The reason Dakota’s is where it is owes to the Baptists across the street. They owned the old property on the principal site (I think it was the old downtown YMCA), and Lincoln Property Company planned to implode it and build a gleaming, 40-50 story tower, Lincoln Plaza. Sometime during the negotiations, the church said that the sale was off if alcohol was to be publicly served in the new building. Deal breaker.

Lincoln envisioned a nice restaurant to anchor the building, to give it a sense of destination. The company was housed in rented space at Marty Tycher’s Turtle Creek Village, and the new downtown tower was going to express their arrival as the second largest real estate company in the country behind Trammel Crow.

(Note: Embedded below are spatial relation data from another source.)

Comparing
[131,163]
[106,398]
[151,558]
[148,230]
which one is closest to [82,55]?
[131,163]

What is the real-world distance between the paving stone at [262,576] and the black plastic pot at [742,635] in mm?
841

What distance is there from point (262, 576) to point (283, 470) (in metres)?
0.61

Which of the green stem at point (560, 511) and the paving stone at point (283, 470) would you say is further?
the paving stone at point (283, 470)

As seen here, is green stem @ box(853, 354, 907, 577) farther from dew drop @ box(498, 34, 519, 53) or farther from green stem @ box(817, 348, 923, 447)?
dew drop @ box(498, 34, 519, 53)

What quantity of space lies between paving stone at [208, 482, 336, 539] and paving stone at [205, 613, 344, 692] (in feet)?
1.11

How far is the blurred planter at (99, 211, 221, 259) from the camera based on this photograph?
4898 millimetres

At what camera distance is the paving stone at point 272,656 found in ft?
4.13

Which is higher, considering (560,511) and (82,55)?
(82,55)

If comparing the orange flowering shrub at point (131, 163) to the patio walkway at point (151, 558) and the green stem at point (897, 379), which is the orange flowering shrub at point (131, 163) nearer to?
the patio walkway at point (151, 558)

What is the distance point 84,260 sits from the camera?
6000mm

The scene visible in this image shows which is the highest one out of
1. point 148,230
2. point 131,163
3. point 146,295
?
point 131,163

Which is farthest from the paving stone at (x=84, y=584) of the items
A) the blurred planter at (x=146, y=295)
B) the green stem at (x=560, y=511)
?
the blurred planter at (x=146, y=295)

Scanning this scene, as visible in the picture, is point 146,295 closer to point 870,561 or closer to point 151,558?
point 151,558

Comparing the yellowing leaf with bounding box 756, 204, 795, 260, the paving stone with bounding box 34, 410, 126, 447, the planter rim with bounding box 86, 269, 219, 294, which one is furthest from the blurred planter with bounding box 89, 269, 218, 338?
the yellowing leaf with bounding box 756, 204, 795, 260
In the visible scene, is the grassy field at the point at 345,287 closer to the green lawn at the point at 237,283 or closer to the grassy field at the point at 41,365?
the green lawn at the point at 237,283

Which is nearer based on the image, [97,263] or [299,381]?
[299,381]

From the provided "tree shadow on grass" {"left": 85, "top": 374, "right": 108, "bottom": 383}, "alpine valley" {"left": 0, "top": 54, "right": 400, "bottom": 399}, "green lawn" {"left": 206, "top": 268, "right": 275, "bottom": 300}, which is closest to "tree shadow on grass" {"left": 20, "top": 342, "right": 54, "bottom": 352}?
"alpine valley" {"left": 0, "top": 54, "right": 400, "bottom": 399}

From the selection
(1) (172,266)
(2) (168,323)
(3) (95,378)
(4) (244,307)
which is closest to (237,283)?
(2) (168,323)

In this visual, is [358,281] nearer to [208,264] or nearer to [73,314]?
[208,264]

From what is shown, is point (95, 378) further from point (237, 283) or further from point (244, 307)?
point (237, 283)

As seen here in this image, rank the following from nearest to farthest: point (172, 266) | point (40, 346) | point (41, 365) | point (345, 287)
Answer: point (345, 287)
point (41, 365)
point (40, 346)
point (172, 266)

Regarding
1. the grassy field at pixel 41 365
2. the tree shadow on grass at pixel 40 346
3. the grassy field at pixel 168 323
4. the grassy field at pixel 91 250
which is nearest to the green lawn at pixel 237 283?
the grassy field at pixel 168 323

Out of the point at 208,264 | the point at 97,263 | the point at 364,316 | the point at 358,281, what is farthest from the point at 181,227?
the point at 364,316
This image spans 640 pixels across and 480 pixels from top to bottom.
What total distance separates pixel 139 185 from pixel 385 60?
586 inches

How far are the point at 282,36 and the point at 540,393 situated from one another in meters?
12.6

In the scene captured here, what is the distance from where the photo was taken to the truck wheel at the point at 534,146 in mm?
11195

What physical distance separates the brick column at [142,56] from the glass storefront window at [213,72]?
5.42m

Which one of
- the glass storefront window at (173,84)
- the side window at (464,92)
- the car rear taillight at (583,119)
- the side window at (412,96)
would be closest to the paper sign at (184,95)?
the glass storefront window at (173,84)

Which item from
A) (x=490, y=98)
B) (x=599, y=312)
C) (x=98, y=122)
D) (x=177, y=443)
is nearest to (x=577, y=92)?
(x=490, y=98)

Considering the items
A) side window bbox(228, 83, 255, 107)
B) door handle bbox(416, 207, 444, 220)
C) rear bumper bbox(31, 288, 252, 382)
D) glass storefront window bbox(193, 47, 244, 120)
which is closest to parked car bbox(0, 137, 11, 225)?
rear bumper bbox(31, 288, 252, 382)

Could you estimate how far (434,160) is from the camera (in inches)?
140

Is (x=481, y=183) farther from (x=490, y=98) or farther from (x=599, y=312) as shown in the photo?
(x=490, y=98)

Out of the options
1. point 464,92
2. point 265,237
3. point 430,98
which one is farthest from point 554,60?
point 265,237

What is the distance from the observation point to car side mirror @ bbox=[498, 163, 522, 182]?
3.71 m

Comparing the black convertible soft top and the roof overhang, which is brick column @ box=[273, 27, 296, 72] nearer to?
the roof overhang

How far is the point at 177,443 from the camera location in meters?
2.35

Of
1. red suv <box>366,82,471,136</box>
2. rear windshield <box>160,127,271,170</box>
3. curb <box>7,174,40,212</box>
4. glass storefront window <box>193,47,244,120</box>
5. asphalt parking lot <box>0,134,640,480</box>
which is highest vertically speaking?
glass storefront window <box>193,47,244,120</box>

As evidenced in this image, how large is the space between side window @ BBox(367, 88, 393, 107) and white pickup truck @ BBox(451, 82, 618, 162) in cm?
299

Envisioned isn’t a strong enough word. They absolutely intended to have a dining establishment, since they were going to be so close to the arts district, etc. And not some deli, but a power lunch/dinner downtown restaurant. Obviously, alcohol had to be in the mix, so Lincoln turned to the little triangle of land immediately north of the property. It was owned by the city, too small to have anything on it, surrounded by streets, but the company proposed a subterranean plan that would link a tunnel to their new building below ground as well as to the Baptist-owned parking garage in which Lincoln was going to rent weekday space for its people to park. The only thing above ground would be an elevator shaft.

The city blessedly signed off, and preacher W.A. Criswell was satisfied because it wasn’t on the property that he and the church were selling. Crisis resolved.

As for the name Dakota’s, my mom worked for Lincoln back then. She phoned one afternoon and said that the names being proposed for the restaurant were horrible. She ran them by me, and she was right. Since Lincoln wasn’t (and isn’t) in the restaurant biz, they’d hired a firm to design the place. This firm would ultimately do a great job with the interior, but their options for the name really sucked. Everyone had already agreed that it shouldn’t have the name of the company on it, but beyond that the choices were lame. So mom had been doing some private brainstorming. “What do you think of ‘Dakota’s’ for the name?” she asked.

“I hate it,” I said. “It’s where John Lennon lived and died by an assassin’s bullet in New York, and it has no connection to your new building.”

“Actually, it does,” she replied. “It so happens that the building is going to be clad in pink Dakota granite.”

By the end of the conversation, I was sold, and her idea won the day.